What to work on: Return all the lines below in which the string "United" appears.

Supplied information:
##############################
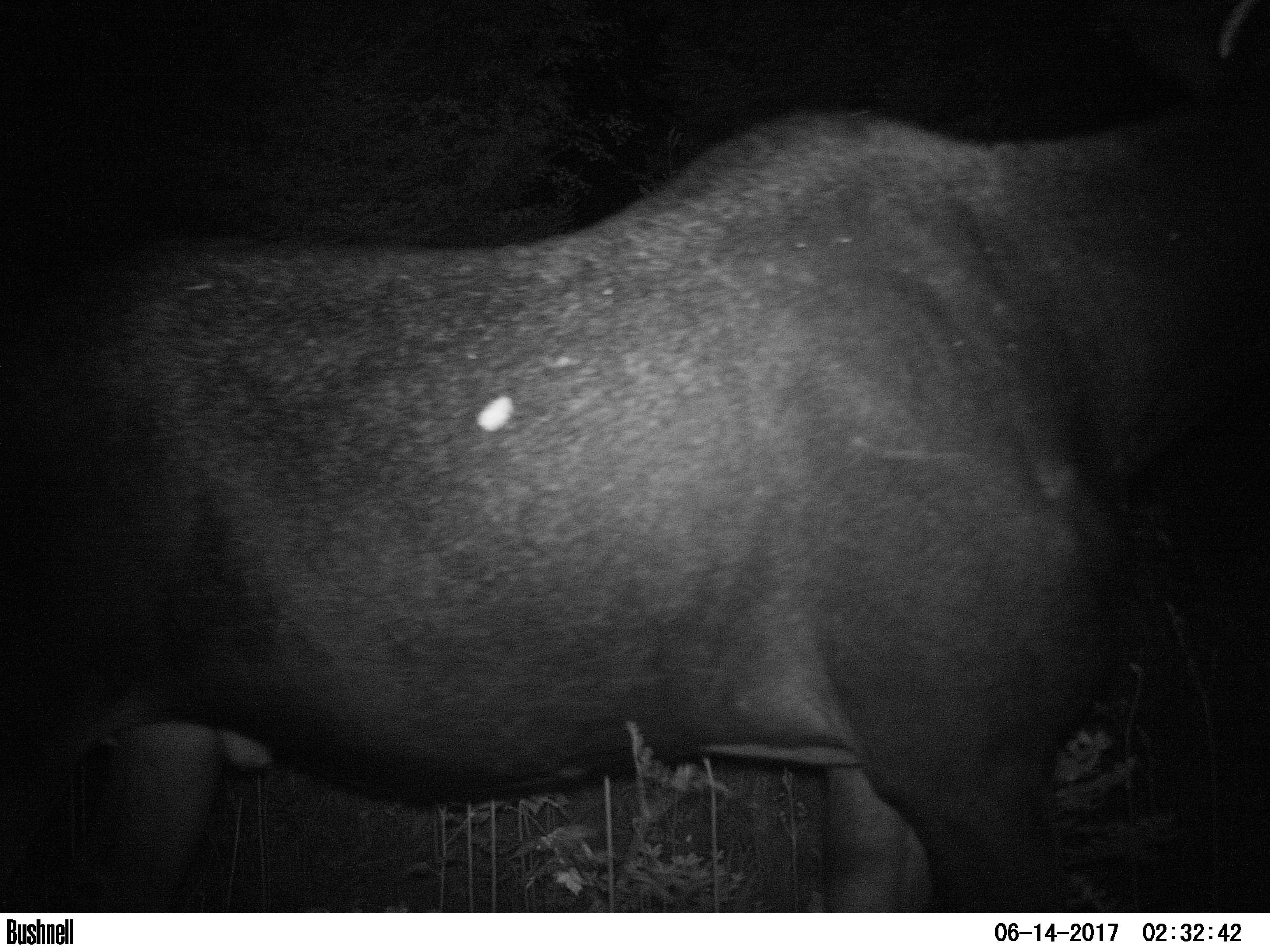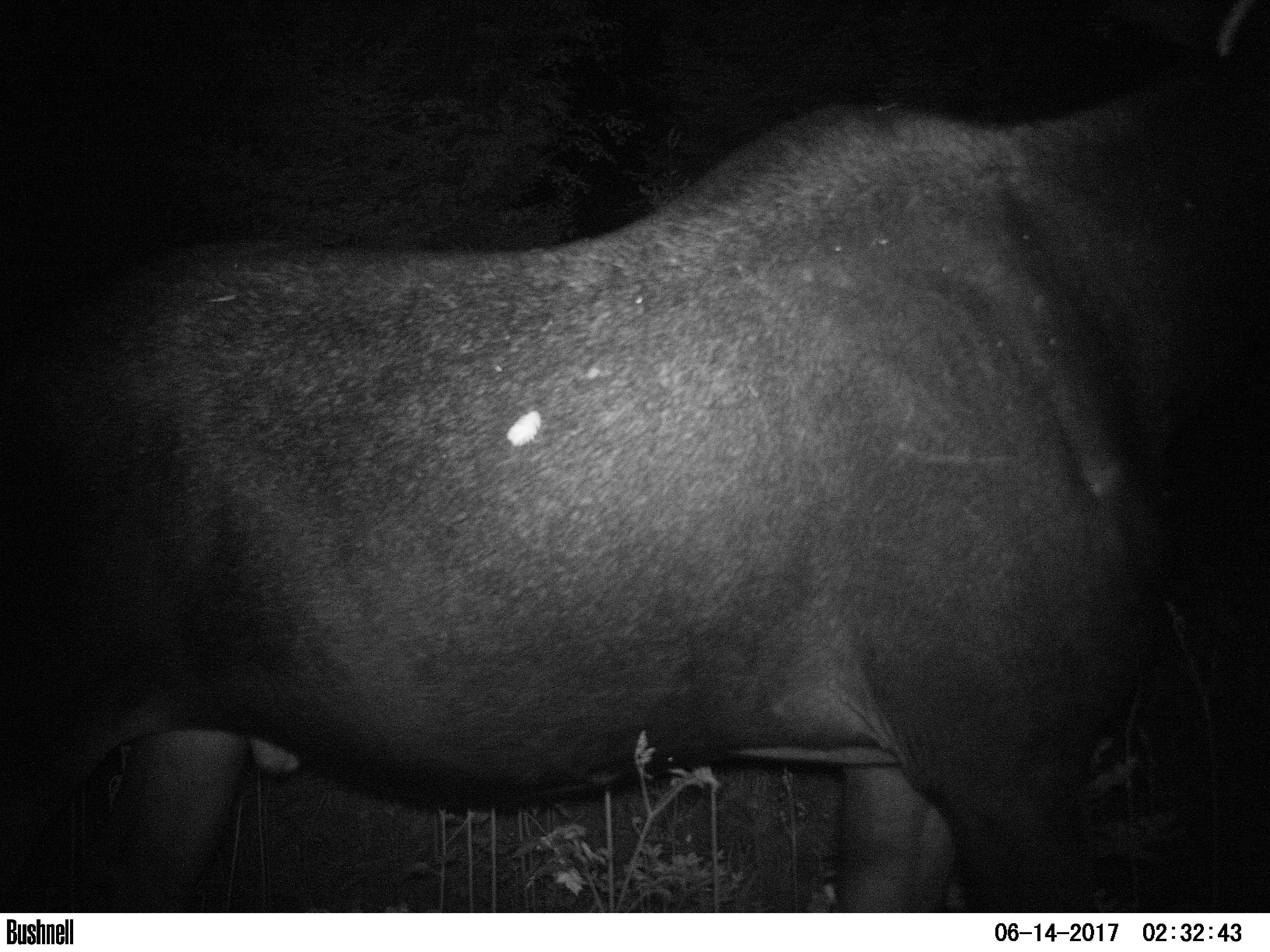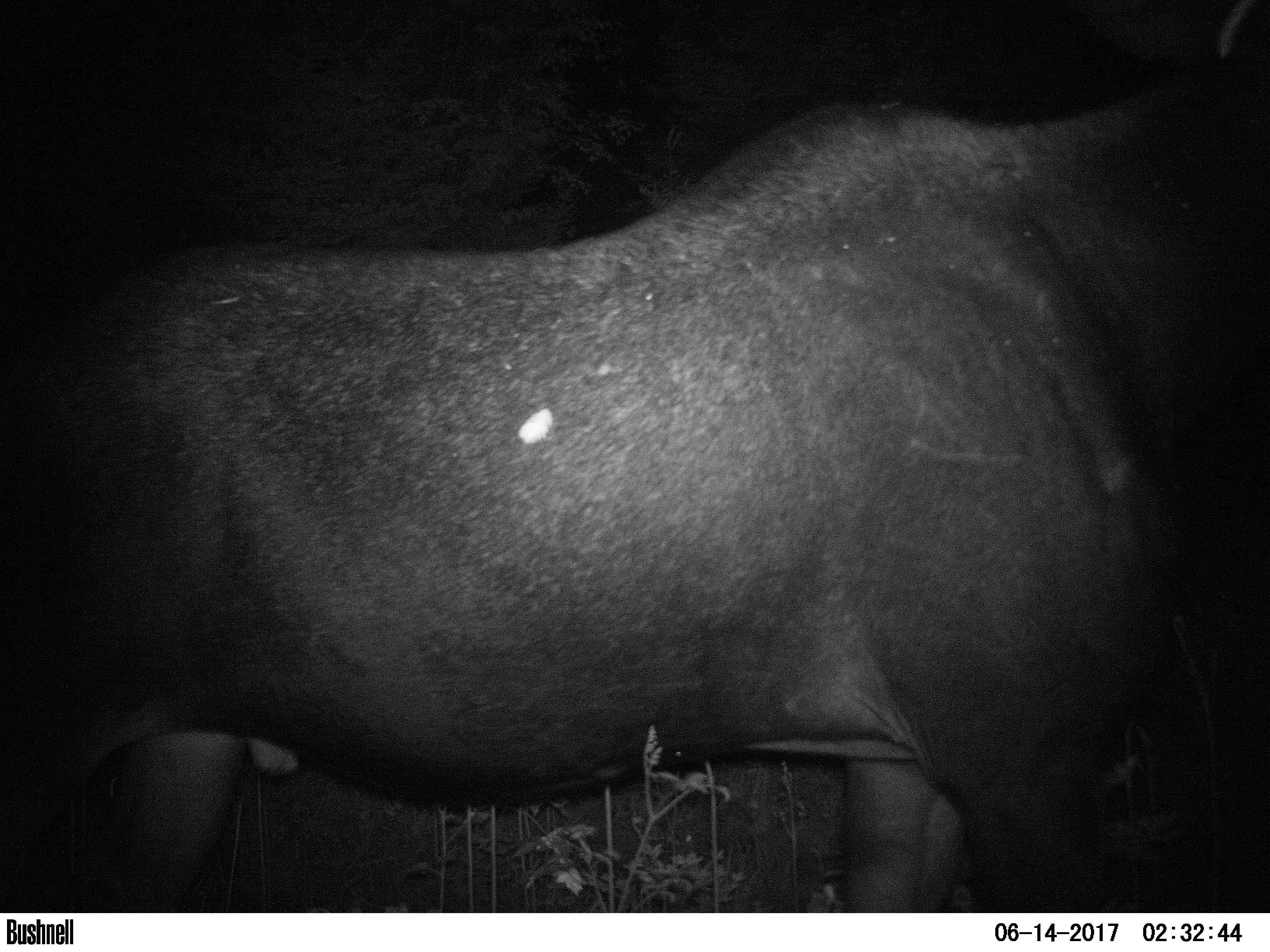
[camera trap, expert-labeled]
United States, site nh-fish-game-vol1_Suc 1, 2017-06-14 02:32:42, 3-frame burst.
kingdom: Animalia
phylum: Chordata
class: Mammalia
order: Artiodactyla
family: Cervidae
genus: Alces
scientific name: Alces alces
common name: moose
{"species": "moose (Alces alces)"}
##############################
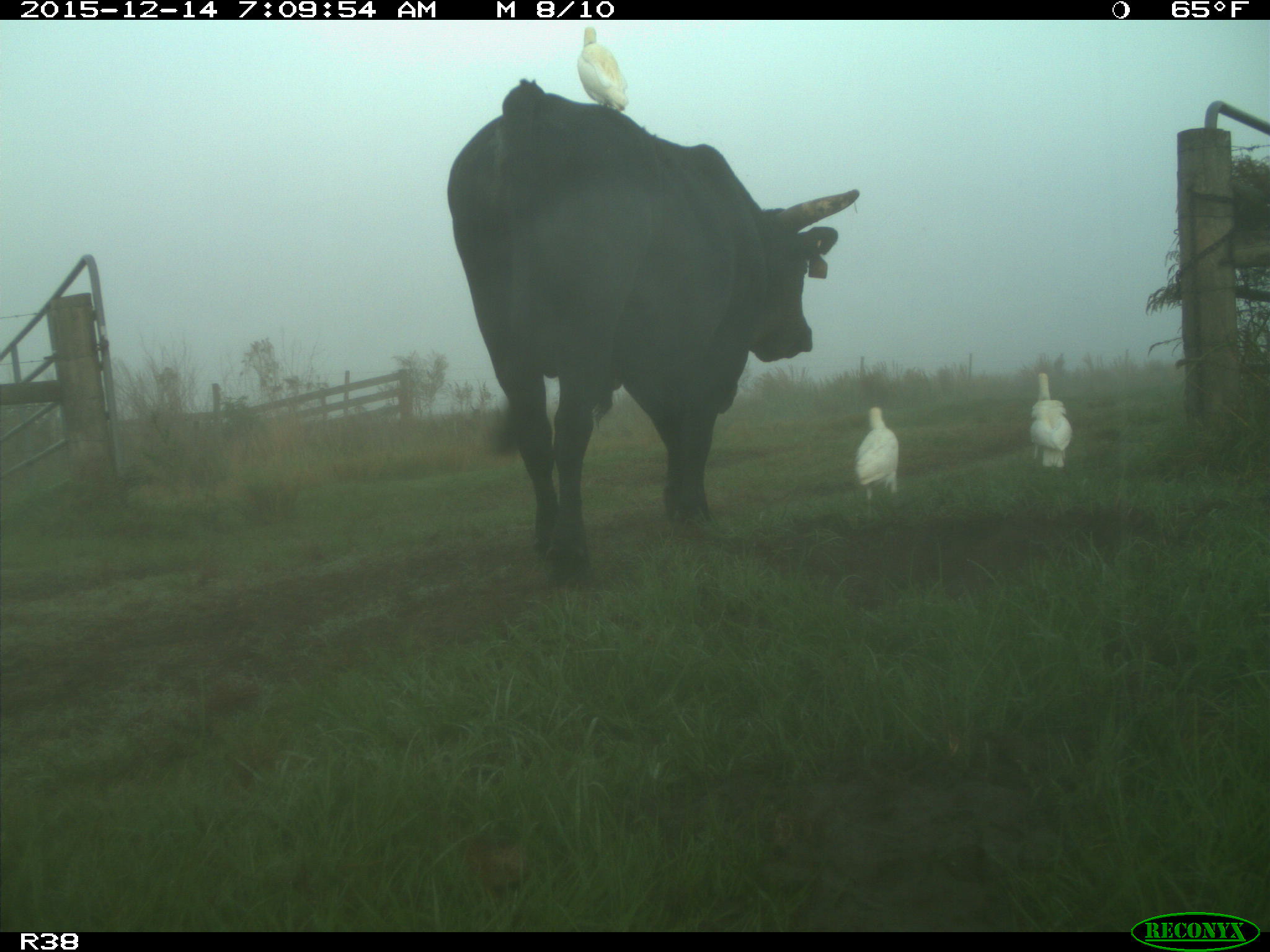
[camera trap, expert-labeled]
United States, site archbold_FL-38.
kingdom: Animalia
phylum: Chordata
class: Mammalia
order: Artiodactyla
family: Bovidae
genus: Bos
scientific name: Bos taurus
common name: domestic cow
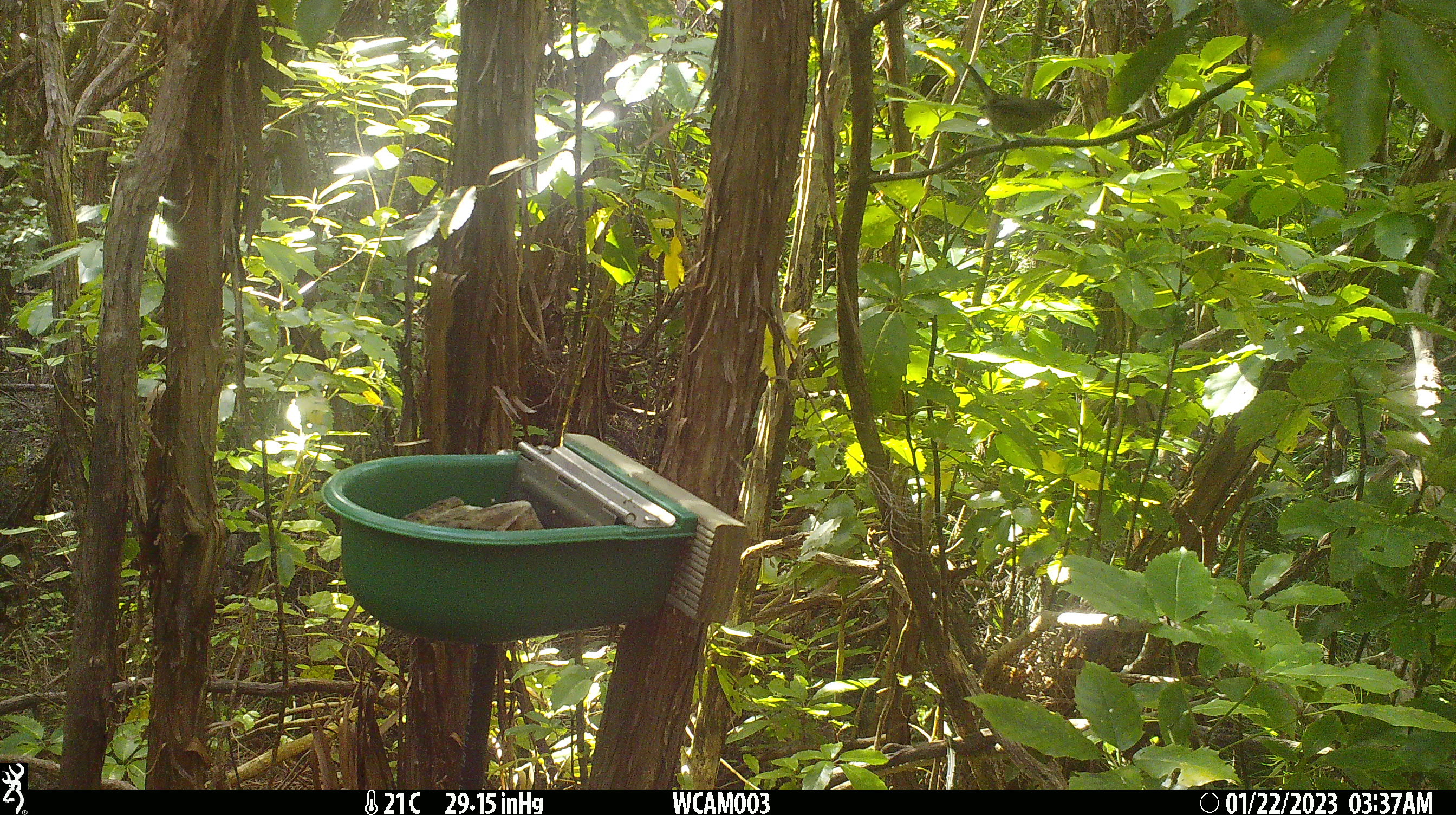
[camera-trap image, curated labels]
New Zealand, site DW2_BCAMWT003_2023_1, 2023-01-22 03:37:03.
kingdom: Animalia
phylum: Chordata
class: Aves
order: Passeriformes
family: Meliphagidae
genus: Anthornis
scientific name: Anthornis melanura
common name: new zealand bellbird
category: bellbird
##############################
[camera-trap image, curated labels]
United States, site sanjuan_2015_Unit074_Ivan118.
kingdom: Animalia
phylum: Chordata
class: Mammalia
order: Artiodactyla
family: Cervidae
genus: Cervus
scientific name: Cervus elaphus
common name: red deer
##############################
Written solution:
United States, site nh-fish-game-vol1_Suc 1, 2017-06-14 02:32:42, 3-frame burst.
United States, site archbold_FL-38.
United States, site sanjuan_2015_Unit074_Ivan118.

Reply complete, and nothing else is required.